Tuesday, June 10, 2008

Further Me2 Outrage

Even Waymon Hudson from The Bilerico Project has fallen victim to the deceiver!

One of the many perks of writing for Bilerico is that we get sent things to review. That's how the book Me2 by M. Christian landed in my lap.

The book's theme is about the slippery nature of identity. The main character is a somewhat bland, generic gay man who begins to descend into madness as he thinks someone just like him, or a version of him, is taking over his life. This "copy", or whatever, of him (I won't give it away in case you read it) begins to take over his life, living it for him- and at times better than him.

Sound complicated and weird? It is. Really weird.

It book bills itself as a "horror" novel, but it is more psychologically twisted than scary. The concept is interesting, but the journey the writer takes you on to get there can be a bit annoying and frustrating.

Which might be the point.

The main character's dissolving sanity and paranoia at times make it hard to really get into the book or even care about the bland leading man. The book drives you a bit crazy with the way it is written, but at times that can be the most interesting thing about the story. You begin to go crazy along with the main character.

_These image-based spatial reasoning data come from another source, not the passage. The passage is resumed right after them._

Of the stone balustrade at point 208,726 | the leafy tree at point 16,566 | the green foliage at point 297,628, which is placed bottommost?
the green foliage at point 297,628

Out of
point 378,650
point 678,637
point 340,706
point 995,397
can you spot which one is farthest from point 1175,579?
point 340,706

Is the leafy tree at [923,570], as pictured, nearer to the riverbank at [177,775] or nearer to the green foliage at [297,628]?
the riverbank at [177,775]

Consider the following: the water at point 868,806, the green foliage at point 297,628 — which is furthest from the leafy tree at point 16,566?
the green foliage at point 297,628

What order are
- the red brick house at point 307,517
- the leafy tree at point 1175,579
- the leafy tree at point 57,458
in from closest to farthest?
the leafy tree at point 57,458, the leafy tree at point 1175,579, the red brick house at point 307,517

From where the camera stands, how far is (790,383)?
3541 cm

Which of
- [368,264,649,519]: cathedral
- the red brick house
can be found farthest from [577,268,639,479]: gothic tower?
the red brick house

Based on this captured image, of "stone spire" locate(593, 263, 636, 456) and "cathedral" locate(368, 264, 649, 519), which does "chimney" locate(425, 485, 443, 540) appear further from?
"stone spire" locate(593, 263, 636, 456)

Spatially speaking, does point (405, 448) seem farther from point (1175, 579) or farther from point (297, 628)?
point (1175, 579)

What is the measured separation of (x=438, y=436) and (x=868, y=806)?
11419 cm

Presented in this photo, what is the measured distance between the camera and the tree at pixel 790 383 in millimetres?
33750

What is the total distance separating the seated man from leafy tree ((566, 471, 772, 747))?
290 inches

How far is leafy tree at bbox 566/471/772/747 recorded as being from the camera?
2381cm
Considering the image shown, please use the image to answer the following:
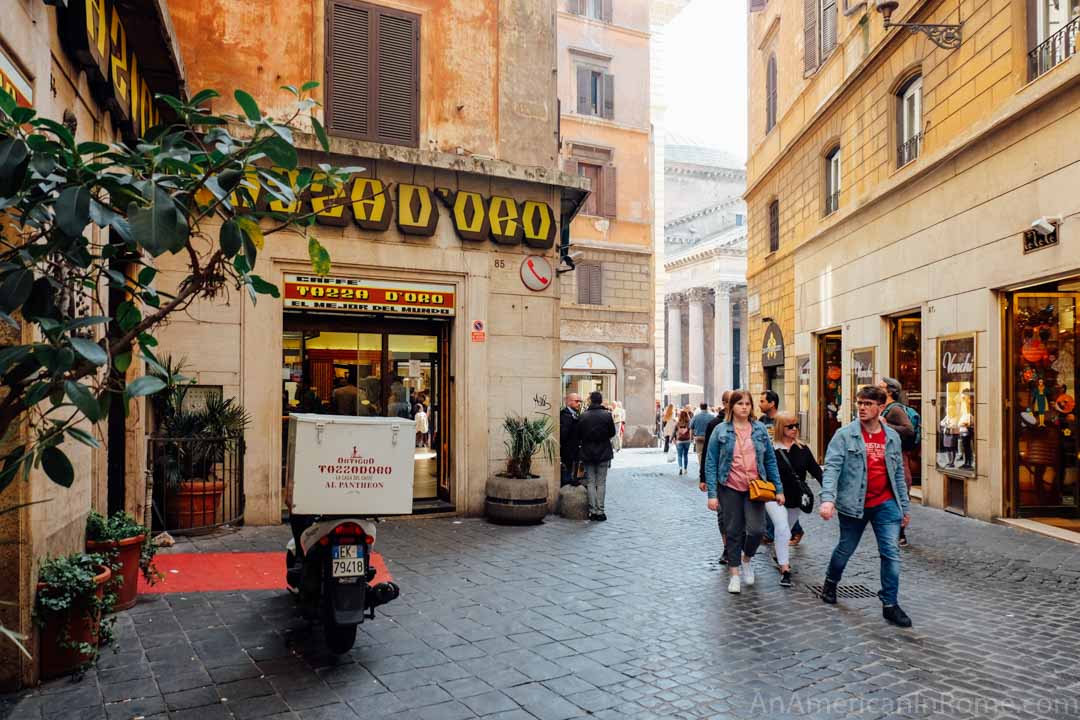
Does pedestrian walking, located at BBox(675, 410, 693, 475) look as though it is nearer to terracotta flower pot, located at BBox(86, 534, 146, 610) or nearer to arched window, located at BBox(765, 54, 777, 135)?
arched window, located at BBox(765, 54, 777, 135)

Each chapter begins with a kind of bizarre theory as to what is happening to the main character- ranging from evil robot copies, aliens, clones, twins, etc. It all becomes a little bit heavy and distracting, again cutting off the reader from really becoming connected with the story, except to go a bit crazy along with the lead.

It was a bit of a struggle to keep reading it times, but the over-all idea is an interesting one. I will say I found myself thinking about some of the bizarre theories and twists in the book when I wasn't reading it, but still found it somewhat tiring to read.

So if you want to go a bit crazy, then by all means, this is the book for you. It may not be the summer read you are looking for to take to the beach, but is worth a read if you like twisted, bizarre books.

Monday, June 09, 2008

The Neverending Me2 Terror!


Even my friend ... my friend ... Mari Adkins has fallen under the copycat's spell!
Have you ever had one of those dreams where you wake up and you're not quite sure yourself or that you're in your own home with your own personal things? M. Christian's Me2 is a lot like that. The reader is introduced up front to a superficial main character who has a superficial outlook on everything around him -- including his job, his friends, and the other people he encounters. Obsessed by how others perceive him, he goes through his days doing the same thing repetitively, almost mechanically. But then an odd man talks to him about Doppelgangers.

It's been said that every person has a twin somewhere on this Earth. Christian sets this idea on its ear and then some in his own personal style. Of course the narrator has a Doppelganger, the signs are obvious, and he is faced with the unimaginable horror of searching out his own uniqueness.

The story is engaging, although in places confusing -- and out of order. But I believe Christian has layered and sequenced his story this way for the purpose of keeping the reader unsettled, so he can't figure things out on his own or guess ahead.